» **Work to do**: Output exactly, please, the lines of the records below from the one containing "Of this set" through the final line.

[Rows from a spatial reasoning dataset]
'''

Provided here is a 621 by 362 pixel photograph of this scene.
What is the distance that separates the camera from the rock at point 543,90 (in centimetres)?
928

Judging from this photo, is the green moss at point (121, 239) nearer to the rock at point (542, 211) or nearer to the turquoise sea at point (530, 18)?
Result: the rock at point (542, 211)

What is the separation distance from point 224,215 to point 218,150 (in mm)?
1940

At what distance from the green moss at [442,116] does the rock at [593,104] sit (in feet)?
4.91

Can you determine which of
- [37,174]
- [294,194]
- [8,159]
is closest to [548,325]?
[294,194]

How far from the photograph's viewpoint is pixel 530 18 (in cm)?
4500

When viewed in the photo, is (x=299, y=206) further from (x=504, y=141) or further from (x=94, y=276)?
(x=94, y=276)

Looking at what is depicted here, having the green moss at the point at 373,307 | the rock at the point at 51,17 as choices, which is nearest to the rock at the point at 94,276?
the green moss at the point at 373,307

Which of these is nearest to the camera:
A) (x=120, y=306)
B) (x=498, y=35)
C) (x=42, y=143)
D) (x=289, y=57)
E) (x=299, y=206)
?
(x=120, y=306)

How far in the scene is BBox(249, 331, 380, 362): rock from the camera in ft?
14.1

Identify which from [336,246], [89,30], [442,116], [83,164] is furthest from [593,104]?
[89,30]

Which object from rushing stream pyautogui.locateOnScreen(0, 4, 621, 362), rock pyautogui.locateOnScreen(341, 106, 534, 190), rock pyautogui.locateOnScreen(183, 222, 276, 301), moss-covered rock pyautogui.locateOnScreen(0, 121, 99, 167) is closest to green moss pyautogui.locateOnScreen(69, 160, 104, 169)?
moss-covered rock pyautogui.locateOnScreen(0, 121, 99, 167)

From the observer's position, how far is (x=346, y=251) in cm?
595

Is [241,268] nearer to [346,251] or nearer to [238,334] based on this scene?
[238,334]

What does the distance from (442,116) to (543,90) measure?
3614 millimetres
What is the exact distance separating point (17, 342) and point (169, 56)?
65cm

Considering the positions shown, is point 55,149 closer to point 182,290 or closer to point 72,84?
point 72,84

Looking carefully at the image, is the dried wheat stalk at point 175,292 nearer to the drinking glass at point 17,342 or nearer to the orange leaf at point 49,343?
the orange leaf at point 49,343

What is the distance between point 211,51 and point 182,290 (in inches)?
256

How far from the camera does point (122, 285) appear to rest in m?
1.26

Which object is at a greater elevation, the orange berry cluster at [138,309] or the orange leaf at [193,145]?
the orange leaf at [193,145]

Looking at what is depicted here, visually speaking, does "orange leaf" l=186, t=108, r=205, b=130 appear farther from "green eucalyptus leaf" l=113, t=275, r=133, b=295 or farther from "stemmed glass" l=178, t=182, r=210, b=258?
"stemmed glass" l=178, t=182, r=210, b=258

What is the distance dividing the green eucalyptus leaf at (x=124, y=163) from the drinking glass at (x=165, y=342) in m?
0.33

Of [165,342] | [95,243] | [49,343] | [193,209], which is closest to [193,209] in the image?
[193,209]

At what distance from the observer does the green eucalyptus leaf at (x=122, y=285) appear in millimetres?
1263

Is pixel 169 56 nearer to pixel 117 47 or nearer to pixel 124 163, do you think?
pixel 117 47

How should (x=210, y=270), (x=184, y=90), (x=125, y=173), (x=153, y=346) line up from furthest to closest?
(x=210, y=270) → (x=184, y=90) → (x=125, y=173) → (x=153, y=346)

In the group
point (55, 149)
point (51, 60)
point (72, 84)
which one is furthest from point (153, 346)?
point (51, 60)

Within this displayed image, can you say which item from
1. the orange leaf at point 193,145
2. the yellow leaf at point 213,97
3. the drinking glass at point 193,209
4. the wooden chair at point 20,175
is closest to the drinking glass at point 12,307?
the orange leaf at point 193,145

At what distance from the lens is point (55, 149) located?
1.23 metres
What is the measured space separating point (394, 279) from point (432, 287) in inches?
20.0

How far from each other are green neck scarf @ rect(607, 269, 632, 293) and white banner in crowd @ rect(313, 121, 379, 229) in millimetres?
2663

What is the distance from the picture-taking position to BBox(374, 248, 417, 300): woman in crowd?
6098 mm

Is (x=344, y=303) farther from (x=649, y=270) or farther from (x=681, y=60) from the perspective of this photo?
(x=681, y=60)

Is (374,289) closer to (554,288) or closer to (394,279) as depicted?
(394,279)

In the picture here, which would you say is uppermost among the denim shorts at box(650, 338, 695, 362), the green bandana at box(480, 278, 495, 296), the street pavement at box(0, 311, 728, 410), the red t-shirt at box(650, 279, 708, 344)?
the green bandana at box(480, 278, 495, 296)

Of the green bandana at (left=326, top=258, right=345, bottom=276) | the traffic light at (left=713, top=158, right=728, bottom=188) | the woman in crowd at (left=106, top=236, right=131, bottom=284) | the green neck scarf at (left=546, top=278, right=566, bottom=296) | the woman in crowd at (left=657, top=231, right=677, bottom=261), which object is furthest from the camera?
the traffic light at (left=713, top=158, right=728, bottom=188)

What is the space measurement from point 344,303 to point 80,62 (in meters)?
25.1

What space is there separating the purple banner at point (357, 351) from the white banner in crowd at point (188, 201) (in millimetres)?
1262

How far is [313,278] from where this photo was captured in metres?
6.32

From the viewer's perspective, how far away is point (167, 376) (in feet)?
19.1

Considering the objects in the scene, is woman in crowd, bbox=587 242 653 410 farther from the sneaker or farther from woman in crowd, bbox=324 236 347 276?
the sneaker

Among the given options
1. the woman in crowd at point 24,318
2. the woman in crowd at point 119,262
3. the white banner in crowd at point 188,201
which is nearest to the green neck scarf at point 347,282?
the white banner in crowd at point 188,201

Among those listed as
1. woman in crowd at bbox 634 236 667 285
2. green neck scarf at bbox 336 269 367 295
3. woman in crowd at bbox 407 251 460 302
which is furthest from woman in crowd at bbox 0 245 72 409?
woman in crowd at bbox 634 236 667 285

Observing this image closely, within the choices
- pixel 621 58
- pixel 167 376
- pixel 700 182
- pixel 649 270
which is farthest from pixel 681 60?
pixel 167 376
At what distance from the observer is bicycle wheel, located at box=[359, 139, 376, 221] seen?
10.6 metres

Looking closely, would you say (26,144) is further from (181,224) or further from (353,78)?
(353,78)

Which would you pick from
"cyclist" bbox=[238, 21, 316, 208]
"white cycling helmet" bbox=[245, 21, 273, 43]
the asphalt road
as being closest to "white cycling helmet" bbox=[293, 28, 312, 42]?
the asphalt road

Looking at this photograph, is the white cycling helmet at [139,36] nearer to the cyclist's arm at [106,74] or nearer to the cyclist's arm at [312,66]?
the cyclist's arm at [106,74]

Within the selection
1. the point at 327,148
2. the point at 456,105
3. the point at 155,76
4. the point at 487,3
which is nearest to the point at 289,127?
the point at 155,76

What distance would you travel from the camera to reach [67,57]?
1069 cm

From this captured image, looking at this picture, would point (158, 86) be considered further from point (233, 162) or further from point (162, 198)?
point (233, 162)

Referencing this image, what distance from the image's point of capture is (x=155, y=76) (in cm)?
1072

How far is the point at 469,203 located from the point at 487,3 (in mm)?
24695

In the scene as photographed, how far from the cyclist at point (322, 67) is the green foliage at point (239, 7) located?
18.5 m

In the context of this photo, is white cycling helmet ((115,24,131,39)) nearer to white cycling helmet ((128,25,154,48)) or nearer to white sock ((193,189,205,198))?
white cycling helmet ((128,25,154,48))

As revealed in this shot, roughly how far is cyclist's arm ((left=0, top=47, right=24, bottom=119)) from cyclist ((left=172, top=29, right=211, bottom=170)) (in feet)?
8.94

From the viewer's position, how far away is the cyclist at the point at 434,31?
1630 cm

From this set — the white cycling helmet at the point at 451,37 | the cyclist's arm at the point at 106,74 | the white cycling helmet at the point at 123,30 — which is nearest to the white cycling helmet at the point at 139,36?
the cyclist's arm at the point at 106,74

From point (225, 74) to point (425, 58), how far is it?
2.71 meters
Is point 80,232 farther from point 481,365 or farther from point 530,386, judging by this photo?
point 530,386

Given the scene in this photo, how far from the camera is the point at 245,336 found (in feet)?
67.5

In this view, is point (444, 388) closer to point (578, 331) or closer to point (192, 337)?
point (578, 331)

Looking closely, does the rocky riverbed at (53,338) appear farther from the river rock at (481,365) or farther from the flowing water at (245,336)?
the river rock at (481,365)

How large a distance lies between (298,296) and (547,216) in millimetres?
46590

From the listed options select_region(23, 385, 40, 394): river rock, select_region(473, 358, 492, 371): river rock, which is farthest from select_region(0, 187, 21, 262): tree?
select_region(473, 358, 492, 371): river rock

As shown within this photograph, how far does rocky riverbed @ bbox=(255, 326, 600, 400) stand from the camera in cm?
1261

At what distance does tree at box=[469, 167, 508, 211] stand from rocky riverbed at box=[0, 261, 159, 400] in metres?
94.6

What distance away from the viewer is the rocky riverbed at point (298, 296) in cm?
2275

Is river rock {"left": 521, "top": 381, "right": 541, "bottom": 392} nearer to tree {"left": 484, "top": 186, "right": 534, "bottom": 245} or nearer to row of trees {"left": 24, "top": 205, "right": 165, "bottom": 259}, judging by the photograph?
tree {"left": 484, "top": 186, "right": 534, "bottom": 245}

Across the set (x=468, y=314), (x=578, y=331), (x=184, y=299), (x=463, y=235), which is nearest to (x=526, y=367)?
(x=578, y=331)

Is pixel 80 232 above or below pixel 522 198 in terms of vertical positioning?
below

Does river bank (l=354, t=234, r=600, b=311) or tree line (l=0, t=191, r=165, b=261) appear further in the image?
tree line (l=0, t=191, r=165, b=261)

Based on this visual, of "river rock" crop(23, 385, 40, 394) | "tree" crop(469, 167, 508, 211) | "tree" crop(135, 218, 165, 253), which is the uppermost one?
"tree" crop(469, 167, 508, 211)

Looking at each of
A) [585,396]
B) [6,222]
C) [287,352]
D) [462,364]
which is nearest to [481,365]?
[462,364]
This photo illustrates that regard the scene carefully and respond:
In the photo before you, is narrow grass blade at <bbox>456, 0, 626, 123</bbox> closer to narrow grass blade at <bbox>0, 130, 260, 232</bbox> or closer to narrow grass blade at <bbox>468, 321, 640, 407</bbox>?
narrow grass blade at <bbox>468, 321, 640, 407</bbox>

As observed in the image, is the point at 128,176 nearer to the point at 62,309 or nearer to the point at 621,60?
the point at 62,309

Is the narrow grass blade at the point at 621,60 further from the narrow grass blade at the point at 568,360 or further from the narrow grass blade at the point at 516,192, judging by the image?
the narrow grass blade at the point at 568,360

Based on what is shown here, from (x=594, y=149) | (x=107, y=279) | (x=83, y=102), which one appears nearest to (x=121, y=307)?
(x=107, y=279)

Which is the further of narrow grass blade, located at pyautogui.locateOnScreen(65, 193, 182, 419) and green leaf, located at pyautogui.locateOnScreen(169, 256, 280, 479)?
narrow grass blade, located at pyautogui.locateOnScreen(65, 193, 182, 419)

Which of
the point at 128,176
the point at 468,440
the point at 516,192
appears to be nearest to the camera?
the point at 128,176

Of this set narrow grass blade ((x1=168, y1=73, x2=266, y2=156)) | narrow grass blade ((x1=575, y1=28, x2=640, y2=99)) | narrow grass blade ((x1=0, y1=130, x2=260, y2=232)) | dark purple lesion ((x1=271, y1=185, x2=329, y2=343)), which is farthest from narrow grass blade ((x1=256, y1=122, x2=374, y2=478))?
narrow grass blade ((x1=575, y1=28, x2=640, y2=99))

'''

» **Final result**:
Of this set narrow grass blade ((x1=168, y1=73, x2=266, y2=156)) | narrow grass blade ((x1=575, y1=28, x2=640, y2=99)) | narrow grass blade ((x1=0, y1=130, x2=260, y2=232)) | dark purple lesion ((x1=271, y1=185, x2=329, y2=343)), which is farthest from narrow grass blade ((x1=256, y1=122, x2=374, y2=478))?
narrow grass blade ((x1=575, y1=28, x2=640, y2=99))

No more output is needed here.